Quaresima. Elogio dell’esperienza misericordiosa
di mons. Antonello Mura
«È mio vivo desiderio che il popolo cristiano rifletta durante il Giubileo sulle opere di misericordia corporale e spirituale». Così papa Francesco nella Lettera con la quale ha indetto l’Anno della Misericordia; parole confermate nel Messaggio per questa Quaresima, nel quale il Papa scrive che le opere di misericordia «ci ricordano che la nostra fede si traduce in atti concreti e quotidiani, destinati ad aiutare il nostro prossimo nel corpo e nello spirito e sui quali saremo giudicati».
Quaresima come «tempo favorevole – quindi – per poter finalmente uscire dalla propria alienazione esistenziale», «grazie all’ascolto della Parola e alle opere di misericordia».
Queste parole, in che modo possono incidere sulla nostra Quaresima? Direi che non può e non deve sfuggirci, da subito, l’espressione «alienazione esistenziale». Il Papa ci chiama a vincere un atteggiamento che si nasconde con facilità nella nostra vita di credenti, e che papa Francesco contesta – grazie alla sua nota sensibilità – proponendone il superamento. L’alienazione nasce prima di tutto da un atteggiamento che potremo chiamare di arrendevolezza cristiana. E’ quello che sperimentiamo di fronte all’impegno e alla fatica di rapportare la fede professata alla pratica quotidiana, impegno che percepiamo come un’enormità.
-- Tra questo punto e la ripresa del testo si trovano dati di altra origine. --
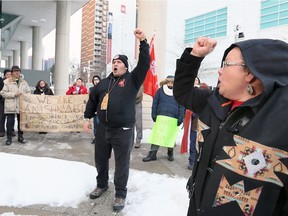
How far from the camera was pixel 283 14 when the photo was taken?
136ft

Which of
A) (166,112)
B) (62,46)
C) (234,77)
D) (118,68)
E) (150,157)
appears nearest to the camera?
(234,77)

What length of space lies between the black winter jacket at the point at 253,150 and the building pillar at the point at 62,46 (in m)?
17.4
Si tratta di un atteggiamento che sembra giustificare anche una conclusione immediata: la fede non può tramutarsi in gesti concreti e quotidiani.
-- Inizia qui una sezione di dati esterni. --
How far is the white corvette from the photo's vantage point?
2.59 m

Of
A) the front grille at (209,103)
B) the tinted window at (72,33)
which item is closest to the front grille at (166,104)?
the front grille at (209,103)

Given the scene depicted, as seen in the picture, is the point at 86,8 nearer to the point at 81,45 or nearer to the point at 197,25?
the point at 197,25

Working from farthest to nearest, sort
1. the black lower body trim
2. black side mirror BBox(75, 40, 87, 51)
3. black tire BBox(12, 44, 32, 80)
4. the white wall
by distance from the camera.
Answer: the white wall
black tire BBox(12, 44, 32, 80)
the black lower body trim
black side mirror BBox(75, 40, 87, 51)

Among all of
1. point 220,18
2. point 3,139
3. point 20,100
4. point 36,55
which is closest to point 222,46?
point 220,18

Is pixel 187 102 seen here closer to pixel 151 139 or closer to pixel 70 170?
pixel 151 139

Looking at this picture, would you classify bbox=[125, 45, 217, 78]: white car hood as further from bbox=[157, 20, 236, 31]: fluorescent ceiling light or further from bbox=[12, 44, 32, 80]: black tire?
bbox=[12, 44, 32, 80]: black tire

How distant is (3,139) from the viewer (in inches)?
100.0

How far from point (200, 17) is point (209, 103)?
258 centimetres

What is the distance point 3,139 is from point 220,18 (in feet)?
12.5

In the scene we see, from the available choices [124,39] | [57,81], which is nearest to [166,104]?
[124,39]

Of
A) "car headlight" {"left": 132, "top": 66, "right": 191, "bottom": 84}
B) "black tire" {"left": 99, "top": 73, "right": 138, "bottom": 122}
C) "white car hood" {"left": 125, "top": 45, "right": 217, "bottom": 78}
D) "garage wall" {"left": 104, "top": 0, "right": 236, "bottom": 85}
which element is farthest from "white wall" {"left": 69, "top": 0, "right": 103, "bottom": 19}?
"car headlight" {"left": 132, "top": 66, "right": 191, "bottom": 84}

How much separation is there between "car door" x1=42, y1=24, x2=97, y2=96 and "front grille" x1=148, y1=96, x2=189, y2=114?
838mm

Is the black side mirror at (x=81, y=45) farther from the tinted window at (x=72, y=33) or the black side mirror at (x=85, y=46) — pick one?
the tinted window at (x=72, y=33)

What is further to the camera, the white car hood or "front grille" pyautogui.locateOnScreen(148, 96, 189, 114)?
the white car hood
Tutto questo, in realtà, genera una vera e propria alienazione, non permettendo di scoprire o di riscoprire una verità che la fede continuamente dovrebbe richiamare, quella cioè che ci fa vedere dietro atteggiamenti quali il nutrire, il vestire, il visitare, l’alloggiare, come anche l’insegnare, il perdonare e il pregare non semplicemente un’emozione o un sentimento verso gli altri – seppur apprezzabili – quanto piuttosto una narrazione quotidiana, gioiosa e convinta di una fede vissuta.
Per questo suona perentorio e coinvolgente l’affermazione di Gesù: «Siate misericordiosi, come il Padre vostro è misericordioso» (Lc 6, 36); invito che diviene per i credenti un modo concreto di partecipare alla stessa Misericordia di Dio.
Le opere di misericordia allora non sono un elenco di pur nobili intenzioni, non rappresentano un catalogo ad uso e consumo di tempi e stagioni animati da un particolare slancio, esse – coinvolgendo il nostro corpo insieme al nostro spirito – ci permettono di fare esperienza di incontri e di volti che risultano cristianamente evangelizzanti, perché frutto di scelte fatte secondo il Vangelo. Esse non migliorano solo le disposizioni d’animo, ma incidono sul modo di vivere le relazioni e di progettare la vita.
E siccome la fede non è quindi un abito da indossare o un piacere da fare a qualcuno, la nostra Quaresima, in quest’anno giubilare, può segnare una svolta nella nostra grammatica cristiana, recuperando gesti e non solo parole che adottano il linguaggio della carità, e prima ancora il linguaggio dell’umanità e della prossimità.
Buona Quaresima a tutti noi, con le belle parole di Sant’Agostino: «Fa elemosina non soltanto chi da’ da mangiare all’affamato, da’ da bere all’assettato, chi veste l’ignudo, chi accoglie il pellegrino, chi nasconde il fuggitivo, chi visita l’inferno o il carcerato, chi riscatta il prigioniero, chi corregge il debole, chi accompagna il cieco, chi consola l’afflitto, chi cura l’ammalato, chi orienta l’errante, chi consiglia il dubbioso, chi da’ il necessario a chiunque ne abbia bisogno, ma anche chi è indulgente con il peccatore».